Collect every line of the records below that contains the string "this", treating case as significant.
============================================================
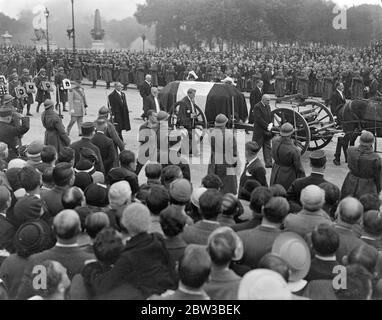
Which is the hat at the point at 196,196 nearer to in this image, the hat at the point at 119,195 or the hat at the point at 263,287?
the hat at the point at 119,195

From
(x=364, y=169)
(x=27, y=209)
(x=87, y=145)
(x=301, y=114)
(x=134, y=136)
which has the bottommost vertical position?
(x=134, y=136)

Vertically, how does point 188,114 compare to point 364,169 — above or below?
→ above

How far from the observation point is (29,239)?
12.8 feet

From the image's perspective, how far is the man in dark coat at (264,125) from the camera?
10.3 meters

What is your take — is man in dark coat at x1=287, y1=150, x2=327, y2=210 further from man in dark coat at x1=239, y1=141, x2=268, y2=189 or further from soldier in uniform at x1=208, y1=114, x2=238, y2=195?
soldier in uniform at x1=208, y1=114, x2=238, y2=195

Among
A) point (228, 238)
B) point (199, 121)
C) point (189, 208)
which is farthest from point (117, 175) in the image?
point (199, 121)

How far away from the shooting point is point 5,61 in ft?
101

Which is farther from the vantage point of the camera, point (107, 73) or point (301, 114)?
point (107, 73)

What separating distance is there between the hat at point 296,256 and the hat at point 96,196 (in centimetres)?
177

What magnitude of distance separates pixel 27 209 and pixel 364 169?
13.5 feet

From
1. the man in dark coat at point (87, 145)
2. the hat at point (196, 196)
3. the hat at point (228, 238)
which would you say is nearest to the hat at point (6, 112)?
the man in dark coat at point (87, 145)

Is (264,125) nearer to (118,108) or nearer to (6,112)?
(118,108)

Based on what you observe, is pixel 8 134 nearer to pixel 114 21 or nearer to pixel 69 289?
pixel 69 289

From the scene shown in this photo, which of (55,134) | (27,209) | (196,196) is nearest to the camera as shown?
(27,209)
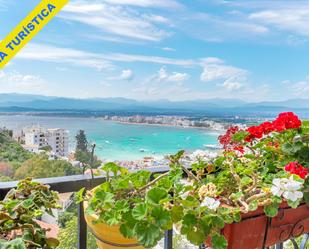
============================================================
- _Exercise result_
Which is the hat at the point at 196,196 nearer to in this image, the hat at the point at 119,195 or the hat at the point at 263,287?
From the scene shown in this photo, which of (55,134) | (27,209) | (196,196) is nearest to the camera as shown?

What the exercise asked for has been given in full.